CHMP adopte l'avis favorable de l'ALUNBRIG de Takeda pour la demande de règlement du non-petit cancer de poumon de cellules d'ALK+

La société pharmaceutique de Takeda limitée aujourd'hui a annoncé que le Comité de l'agence européenne des médicaments (EMA) pour des produits pharmaceutiques pour l'usage humain (CHMP) a adopté un avis favorable, recommandant la pleine approbation d'ALUNBRIG® (brigatinib) comme monothérapie pour la demande de règlement des patients adultes avec cancer de poumon avancé kinase-positif de cellules de lymphome anaplastique (ALK+) le non-petit (NSCLC) précédemment traité avec le crizotinib. ALUNBRIG est un inhibiteur de tyrosine-kinases (TKI) conçu pour viser et empêcher la mutation d'ALK dans NSCLC. Approximativement trois à cinq pour cent de patients de NSCLC ont mondial la mutation d'ALK. Si l'opinion de CHMP est affirmée, et la Commission européenne reconnaît ALUNBRIG, ce deviendra le seul inhibiteur d'ALK procurable dans l'Union européenne comme une tablette par dose de jour qui peut être prise avec ou sans la nourriture.

L'essai randomisé et global d'ALTA de la phase 2 a été conçu pour vérifier l'efficacité et la sécurité d'ALUNBRIG dans les patients avec ALK+ localement avancé ou métastatique NSCLC qui avait progressé sur le crizotinib. Les patients étaient randomisés pour recevoir un de deux régimes d'ALUNBRIG : mg 90 mg d'ALUNBRIG une fois quotidien (n=112) ou 180 une fois quotidiennement avec l'introduction de sept jours à mg 90 une fois quotidiennement (n=110).

« ALK+ NSCLC est une maladie sérieuse et potentiellement mortelle qui affecte approximativement 40.000 personnes mondiales chaque année, et beaucoup de patients progresseront en circuit ou cesser de réagir à la demande de règlement principale, » a dit Stefania Vallone, président, cancer de poumon l'Europe. « Pour les gens européens avec ALK+ NSCLC, là reste un besoin imprévisible significatif d'options neuves et de traitement efficace. »

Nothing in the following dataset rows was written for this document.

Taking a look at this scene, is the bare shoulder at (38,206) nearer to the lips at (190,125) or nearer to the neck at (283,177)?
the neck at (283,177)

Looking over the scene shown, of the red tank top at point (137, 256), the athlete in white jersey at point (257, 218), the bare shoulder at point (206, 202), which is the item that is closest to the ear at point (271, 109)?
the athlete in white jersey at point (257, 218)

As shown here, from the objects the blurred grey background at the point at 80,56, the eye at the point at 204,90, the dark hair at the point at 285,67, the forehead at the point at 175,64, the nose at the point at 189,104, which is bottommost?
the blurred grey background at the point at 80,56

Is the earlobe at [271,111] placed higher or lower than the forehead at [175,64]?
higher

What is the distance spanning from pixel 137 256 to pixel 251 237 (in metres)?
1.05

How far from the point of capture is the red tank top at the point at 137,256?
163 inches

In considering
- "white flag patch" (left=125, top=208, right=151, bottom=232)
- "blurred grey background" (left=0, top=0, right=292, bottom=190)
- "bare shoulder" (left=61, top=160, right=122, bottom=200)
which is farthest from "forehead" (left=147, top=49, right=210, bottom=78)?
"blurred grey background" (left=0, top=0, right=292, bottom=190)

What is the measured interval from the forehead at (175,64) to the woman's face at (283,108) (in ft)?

« Tandis que les inhibiteurs d'ALK ont expliqué l'accroissement énorme de cet espace de demande de règlement au cours de la dernière décennie, ayant une option visée complémentaire de traitement procurable pour la demande de règlement d'ALK+ NSCLC a été ardemment anticipé, » a dit Enriqueta Felip, M.D., PhD, la tête de l'élément thoracique d'oncologie, service d'oncologie au centre hospitalier universitaire d'Hebron de Vall à Barcelone. « Avec une survie progressive étape médiane de 16,7 mois et la survie générale de 34,1 mois, ALUNBRIG a donné des résultats impressionnants, représentant le progrès neuf pour la demande de règlement d'ALK+ NSCLC dans ce réglage. »

« L'essai d'ALTA a déterminé ALUNBRIG comme option potentielle de demande de règlement de deuxième-line pour ALK+ NSCLC, en expliquant l'efficacité significative avec un profil de sécurité maniable, » a dit Jesús Gómez-Navarro, M.D., le vice-président, tête de recherche et développement clinique d'oncologie, Takeda. « Avec 16,7 mois de survie progressive étape médiane, le plus long de n'importe quel inhibiteur d'ALK être rapporté dans ce réglage, ALUNBRIG offre le potentiel grand pour les patients qui ont progressé sur le crizotinib. L'avis favorable d'aujourd'hui nous amène plus étroitement vers l'objectif ultime d'avancer le paradigme de demande de règlement pour le nombre considérable de patients crizotinib-traités d'ALK+ NSCLC habitant en Europe. Nous attendons avec intérêt l'examen de la Commission européenne de l'avis favorable de CHMP et ALUNBRIG d'introduction aux patients et aux professionnels de la santé dans l'Union européenne si reconnus. »

En tant qu'élément de cette présentation, le CHMP a également examiné des caractéristiques de la première analyse intérimaire de l'essai de la phase 3 ALTA-1L, qui a contacté son point final primaire, en tant que preuve de support. Dans ALTA-1L, la demande de règlement avec ALUNBRIG a eu comme conséquence statistiquement et cliniquement importante amélioration dans PFS contre le crizotinib comme évalué par un comité sans visibilité de principale revue. Le profil de sécurité lié à ALUNBRIG était généralement compatible avec des études antérieures et le marquage de l'États-Unis et canadien reconnu.

L'avis favorable de CHMP pour ALUNBRIG sera maintenant observé par la Commission européenne, qui a l'autorité pour reconnaître des médicaments pour l'usage dans les 28 états membres de l'Union européenne, ainsi que la Norvège, la Liechtenstein et l'Islande.